Dan the bike man said:


> As many of you saw I bought this frame, fork, crank of a HIGH QUALITY reproduction of the famous John Alexander Rocket Bike from Brant @New Mexico Brant last week. I also bought these wheels/tires, and pedals from Brant actually. I'm hoping to make this a bull blown rider - the first owner to ride it as I understand. It's my winter project and hopefully there will be this awesome rocket flying around SE Michigan in the Spring! Here's just the very beginning of the project.
> View attachment 720707 View attachment 720708 View attachment 720709





Dan the bike man said:


> Thanks! I feel VERY fortunate to have this AWESOME bike! And the others too! I know a lot of people are in need of cash for the holidays and other bike buys so I'm scooping up the unusual ones! You can always earn more money but these awesome bikes don't always pop up! I'm still looking for more unusual bikes !

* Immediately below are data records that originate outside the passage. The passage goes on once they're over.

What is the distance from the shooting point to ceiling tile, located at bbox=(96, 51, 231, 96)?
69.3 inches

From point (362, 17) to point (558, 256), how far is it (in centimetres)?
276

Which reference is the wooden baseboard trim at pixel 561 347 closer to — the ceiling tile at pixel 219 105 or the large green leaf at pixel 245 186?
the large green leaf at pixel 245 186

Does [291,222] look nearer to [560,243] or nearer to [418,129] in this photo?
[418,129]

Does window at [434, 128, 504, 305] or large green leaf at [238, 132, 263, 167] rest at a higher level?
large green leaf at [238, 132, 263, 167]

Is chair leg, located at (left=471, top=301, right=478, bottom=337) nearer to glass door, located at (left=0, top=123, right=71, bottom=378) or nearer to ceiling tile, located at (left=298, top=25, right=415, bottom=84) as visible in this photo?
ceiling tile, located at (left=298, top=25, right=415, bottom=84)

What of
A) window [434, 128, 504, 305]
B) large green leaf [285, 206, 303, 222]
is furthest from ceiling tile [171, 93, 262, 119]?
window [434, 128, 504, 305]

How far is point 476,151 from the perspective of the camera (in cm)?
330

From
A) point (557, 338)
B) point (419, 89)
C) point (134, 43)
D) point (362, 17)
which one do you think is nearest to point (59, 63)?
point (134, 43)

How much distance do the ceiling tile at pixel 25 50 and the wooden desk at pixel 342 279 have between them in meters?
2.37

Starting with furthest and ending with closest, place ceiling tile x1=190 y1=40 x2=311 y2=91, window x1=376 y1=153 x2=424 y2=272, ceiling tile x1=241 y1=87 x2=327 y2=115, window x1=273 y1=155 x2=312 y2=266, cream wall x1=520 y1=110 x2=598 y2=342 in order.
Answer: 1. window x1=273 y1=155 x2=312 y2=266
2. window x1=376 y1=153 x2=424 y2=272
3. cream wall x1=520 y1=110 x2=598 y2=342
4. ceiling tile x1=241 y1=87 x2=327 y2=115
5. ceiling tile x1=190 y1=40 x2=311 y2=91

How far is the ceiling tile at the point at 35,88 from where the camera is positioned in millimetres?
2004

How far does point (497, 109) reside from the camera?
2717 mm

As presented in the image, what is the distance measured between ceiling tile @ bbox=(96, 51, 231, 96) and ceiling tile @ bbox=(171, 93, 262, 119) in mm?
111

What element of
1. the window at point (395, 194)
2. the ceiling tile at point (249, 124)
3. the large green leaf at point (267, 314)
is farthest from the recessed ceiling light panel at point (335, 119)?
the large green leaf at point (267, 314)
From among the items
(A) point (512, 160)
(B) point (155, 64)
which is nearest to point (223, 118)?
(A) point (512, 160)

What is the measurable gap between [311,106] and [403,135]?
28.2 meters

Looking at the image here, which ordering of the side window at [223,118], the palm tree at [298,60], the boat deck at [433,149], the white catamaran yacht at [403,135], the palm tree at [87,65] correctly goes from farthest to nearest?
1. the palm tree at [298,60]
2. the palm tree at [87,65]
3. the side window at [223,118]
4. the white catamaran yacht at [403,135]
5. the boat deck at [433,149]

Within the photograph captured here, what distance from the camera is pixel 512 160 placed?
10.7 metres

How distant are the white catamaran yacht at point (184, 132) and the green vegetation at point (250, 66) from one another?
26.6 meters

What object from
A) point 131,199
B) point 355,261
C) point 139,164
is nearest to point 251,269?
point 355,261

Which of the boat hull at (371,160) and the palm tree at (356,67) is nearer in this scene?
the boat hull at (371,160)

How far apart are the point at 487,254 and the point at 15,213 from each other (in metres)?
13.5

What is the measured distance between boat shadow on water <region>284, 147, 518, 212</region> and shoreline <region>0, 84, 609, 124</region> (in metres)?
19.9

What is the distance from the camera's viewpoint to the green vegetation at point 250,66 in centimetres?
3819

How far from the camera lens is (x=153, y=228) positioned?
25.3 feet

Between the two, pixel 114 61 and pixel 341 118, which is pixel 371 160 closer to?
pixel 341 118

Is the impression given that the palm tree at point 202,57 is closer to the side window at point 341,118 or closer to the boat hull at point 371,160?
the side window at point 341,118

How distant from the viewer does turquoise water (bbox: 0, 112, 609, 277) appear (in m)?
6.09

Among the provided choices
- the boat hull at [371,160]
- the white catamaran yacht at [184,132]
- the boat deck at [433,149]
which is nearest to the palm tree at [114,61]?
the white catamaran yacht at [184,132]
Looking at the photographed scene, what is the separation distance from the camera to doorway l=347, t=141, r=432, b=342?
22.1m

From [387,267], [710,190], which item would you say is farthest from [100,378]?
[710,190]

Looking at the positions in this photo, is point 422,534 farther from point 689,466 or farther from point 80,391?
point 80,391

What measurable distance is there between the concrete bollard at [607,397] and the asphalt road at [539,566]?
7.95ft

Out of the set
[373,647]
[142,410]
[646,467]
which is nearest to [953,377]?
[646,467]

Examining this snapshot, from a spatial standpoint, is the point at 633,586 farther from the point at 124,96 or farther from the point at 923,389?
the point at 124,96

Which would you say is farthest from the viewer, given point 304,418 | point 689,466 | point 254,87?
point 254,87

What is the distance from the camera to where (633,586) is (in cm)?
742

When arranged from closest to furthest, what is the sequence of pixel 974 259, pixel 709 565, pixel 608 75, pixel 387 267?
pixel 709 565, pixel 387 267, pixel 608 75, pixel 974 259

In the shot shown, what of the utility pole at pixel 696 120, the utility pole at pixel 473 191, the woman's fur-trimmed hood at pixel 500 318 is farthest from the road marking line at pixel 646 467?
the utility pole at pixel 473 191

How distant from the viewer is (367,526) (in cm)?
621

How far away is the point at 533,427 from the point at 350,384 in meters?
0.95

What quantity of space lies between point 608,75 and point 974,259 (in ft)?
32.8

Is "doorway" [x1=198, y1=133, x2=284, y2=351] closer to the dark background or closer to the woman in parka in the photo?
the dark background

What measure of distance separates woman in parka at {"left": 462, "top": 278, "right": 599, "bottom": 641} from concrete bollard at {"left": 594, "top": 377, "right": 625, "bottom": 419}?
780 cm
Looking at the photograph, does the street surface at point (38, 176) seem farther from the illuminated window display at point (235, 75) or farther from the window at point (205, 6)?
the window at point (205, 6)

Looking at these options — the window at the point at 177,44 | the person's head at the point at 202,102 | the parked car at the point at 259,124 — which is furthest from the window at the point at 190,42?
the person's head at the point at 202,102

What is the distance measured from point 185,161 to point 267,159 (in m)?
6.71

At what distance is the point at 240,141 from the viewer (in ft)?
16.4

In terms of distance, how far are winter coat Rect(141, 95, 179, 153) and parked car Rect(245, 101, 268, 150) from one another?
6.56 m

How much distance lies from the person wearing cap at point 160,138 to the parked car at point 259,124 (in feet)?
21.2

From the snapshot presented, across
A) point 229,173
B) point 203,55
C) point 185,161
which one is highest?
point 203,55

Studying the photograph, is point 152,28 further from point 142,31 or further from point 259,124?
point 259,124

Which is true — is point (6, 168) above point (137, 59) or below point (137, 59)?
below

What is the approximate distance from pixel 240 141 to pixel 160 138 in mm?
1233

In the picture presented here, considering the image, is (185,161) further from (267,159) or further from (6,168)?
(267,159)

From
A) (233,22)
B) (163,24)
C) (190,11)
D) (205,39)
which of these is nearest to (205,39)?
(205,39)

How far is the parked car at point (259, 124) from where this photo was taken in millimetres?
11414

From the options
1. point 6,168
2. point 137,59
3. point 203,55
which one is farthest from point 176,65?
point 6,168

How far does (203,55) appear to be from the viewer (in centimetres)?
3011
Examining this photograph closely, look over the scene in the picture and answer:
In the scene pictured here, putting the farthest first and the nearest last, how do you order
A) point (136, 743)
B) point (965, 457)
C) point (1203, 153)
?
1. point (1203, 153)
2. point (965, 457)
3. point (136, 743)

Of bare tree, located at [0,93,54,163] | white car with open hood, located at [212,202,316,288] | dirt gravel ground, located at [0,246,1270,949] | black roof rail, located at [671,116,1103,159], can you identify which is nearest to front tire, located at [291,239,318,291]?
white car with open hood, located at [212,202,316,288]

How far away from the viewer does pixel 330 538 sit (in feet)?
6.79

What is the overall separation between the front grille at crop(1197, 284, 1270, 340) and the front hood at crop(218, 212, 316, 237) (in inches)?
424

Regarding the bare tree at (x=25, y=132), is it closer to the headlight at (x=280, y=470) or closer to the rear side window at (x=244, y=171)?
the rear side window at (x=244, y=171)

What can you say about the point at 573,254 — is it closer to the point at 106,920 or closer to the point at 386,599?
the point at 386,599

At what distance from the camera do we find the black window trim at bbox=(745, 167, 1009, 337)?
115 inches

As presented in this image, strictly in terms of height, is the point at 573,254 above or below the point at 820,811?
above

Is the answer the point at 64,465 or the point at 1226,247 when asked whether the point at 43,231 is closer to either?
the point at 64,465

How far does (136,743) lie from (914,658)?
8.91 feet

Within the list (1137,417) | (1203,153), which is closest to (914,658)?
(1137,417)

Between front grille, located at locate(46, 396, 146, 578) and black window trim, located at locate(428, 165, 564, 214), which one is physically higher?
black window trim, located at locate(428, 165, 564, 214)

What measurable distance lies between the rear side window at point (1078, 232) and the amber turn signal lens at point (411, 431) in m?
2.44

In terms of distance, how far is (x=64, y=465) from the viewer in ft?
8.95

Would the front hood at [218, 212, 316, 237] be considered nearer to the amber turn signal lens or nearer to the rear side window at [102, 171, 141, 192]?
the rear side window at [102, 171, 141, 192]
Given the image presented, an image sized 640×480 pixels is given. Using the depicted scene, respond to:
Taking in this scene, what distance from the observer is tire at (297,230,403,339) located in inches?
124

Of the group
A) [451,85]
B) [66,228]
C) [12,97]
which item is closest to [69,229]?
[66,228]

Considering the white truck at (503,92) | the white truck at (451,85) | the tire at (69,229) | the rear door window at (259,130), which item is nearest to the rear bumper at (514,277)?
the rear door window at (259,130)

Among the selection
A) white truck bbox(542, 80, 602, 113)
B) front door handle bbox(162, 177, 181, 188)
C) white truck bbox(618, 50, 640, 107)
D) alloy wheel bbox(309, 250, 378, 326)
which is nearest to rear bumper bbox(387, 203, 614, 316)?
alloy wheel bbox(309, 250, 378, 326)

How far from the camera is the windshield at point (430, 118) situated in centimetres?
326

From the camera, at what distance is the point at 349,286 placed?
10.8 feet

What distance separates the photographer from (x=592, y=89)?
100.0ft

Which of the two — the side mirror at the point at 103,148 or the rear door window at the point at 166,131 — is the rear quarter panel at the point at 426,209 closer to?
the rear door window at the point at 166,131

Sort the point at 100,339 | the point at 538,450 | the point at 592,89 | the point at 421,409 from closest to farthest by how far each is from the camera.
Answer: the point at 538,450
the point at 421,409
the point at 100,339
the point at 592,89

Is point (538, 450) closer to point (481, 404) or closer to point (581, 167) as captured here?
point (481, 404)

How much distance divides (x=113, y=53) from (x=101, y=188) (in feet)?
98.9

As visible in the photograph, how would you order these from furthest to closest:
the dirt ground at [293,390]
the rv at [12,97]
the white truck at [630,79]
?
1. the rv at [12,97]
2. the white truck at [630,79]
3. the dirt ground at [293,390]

Wild looking ride i must say! Can't wait for the finish.


----------



## vincev (Dec 13, 2017)

WOW! I am jealous !!


----------



## Dan the bike man (Dec 15, 2017)

Another mock-up as I gather parts and build


----------



## tripple3 (Dec 15, 2017)

that bike is Uber Cool
I think it needs some "Special" bars.
Maybe repros? @sm2501 https://thecabe.com/forum/threads/shelby-big-handlebars-new-chrome-available.117664/#post-813884
Also very cool that no 2 are alike....


----------



## Sped Man (Dec 15, 2017)

Cool idea!


----------



## Shawn Michael (Dec 15, 2017)

Sped Man said:


> Cool idea!



I think Dan needs to ride it with a matching helmet like Speed Man's avitar.


----------



## Jay81 (Dec 17, 2017)

Shawn Michael said:


> I think Dan needs to ride it with a matching helmet like Speed Man's avitar.




Lots of affordable options on ebay @Dan the bike man 


http://rover.ebay.com/rover/1/711-5...0001&campid=5335809022&icep_item=263332204043






http://rover.ebay.com/rover/1/711-5...0001&campid=5335809022&icep_item=112646032794





http://rover.ebay.com/rover/1/711-5...0001&campid=5335809022&icep_item=202140657465






http://rover.ebay.com/rover/1/711-5...0001&campid=5335809022&icep_item=302111460086


----------



## Dan the bike man (Dec 18, 2017)

Jay81 said:


> Lots of affordable options on ebay @Dan the bike man
> 
> 
> https://www.ebay.com/itm/FULL-SIZE-...204043?hash=item3d4fd28e0b:g:n5IAAOSwU4FZ6QWM
> ...




I'll get 7 one for each day of the week!!


----------



## Dan the bike man (Dec 24, 2017)

Still some little things to do but I was finally able to ride it this morning! I REALLY like this bike!!!


----------



## Junkman Bob (Jan 8, 2018)

Did you guys see the women's and men's frame on eBay....They want I believe 5 grand ....The women's frame is crazy cool  too
Looks great


----------



## Freqman1 (Jan 8, 2018)

Junkman Bob said:


> Did you guys see the women's and men's frame on eBay....They want I believe 5 grand ....The women's frame is crazy cool  too
> Looks great



Mark Mattei (a member here) is the seller. Not everyone's cup of tea but definitely a unique ride!  V/r Shawn


----------